It is an endless tussle of how people want to be moderated. I definitely see the value of flagging given many if not all forums, commenting blocks and social media sites have that. It seems highly suspect to cast doubt on the value of it. Adding a low friction way to say "why" would give a way to add priority.
Second, downvotes are community driven and very useful where the participants use it to bring up quality content. Of course it can be used unfairly as well.
Could not agree more, HN is taking the "we know best, so we ask that you blindly listen to us" highbrow approach. I lost 20% of my karma because I took a non-popular stance within a single thread lol. My stance was backed up by references/facts/data, but none of that mattered.
In a comment above, I mentioned the possible solution (to the issue discussed in above thread) that HN create a publicly available list of "marked off topic / down-weighted / removed / flagged as duplicate" actions. I feel like HN could squash 90% of these concerns with that simple feature.
The question is whether it would squash 90% of those concerns or blow them up 900x. I don't know the answer to that, but I fear the latter. Everything we do as moderators is defensible—it's our core principle not to do things that we can't defend to the community, with confidence that the majority would support it. But that doesn't mean that everything we do explains itself, and therefore that a moderation log would be a good thing. On the contrary: it's all prone to misinterpretation, accusations of sinister manipulation, secret communist or nazi sympathies—I mean, you name it, we get accused of it. The bottom of that barrel is large, and at any moment there are hundreds if not thousands of readers raring to go there. Posting explanations as I've been doing in this thread is by far the highest-energy-expending thing that we have to do. We don't have the capacity to do significantly more—that's a recipe for burnout.
Moreover, the litigious sort of users who would post most of the meta complaints are also the least likely to ever be satisfied by the explanations. Why would it be a good idea to give them more material to work with and a single place to go get it? If, on the other hand, the goal is to keep the majority of the community satisfied—well, the majority of the community is already satisfied: the clear majority, and clearly so. If that weren't the case, believe me, we'd know it, and we'd already have adjusted. That's how we keep the community satisfied in the first place.
This doesn't mean we don't want to be transparent. But we take an ad hoc approach to that by answering questions as they come up. There's no specific question you can't get an answer to.
I understand being a moderator isn't easy. Definitely agree this conversation is mentally draining...I'm doing it because I care about what the underlying topic represents.
> Why would it be a good idea to give them more material to work with and a single place to go get it?
It's one thing to not make it easier to acquire, it's another thing entirely when it isn't possible to acquire.
> There's no specific question you can't get an answer to.
Until HN decides they don't want to answer it. Or until they play the "lost in my inbox" game, like used in this thread multiple times.
It is possible to acquire in any specific case simply by asking.
> Until HN decides they don't want to answer it.
Sure, there's always a risk that the people operating the site will ruin it.
> Or until they play the "lost in my inbox" game, like used in this thread multiple times.

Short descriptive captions
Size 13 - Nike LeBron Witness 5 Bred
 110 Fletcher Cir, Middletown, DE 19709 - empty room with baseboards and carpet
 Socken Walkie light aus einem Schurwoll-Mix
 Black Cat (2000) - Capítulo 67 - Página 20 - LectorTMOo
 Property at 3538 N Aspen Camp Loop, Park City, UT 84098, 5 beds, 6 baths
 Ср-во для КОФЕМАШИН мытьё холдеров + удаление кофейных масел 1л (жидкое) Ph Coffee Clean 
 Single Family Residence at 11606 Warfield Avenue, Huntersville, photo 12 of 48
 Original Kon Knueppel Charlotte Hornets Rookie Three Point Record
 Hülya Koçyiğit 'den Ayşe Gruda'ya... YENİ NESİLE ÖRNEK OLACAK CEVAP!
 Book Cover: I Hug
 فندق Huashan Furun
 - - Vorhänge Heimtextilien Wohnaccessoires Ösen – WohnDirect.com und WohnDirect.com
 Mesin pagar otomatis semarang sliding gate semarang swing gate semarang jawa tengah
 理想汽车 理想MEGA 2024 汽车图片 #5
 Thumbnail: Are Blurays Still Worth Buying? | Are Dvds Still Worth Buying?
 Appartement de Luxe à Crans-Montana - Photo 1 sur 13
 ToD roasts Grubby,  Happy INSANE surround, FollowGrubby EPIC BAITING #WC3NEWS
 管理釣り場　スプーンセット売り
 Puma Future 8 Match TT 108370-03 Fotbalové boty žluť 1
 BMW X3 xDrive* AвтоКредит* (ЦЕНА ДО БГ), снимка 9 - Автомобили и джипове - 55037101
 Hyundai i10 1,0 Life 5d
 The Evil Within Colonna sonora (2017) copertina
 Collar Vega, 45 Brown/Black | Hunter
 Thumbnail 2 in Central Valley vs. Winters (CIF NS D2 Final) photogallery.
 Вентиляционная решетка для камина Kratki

Directions: Transcribe the part of the moderation thread that starts with "I understand being" and ends with "possible to acquire.", word for word. You won't need the records for any of this.

Exercise response:
I understand being a moderator isn't easy. Definitely agree this conversation is mentally draining...I'm doing it because I care about what the underlying topic represents.
> Why would it be a good idea to give them more material to work with and a single place to go get it?
It's one thing to not make it easier to acquire, it's another thing entirely when it isn't possible to acquire.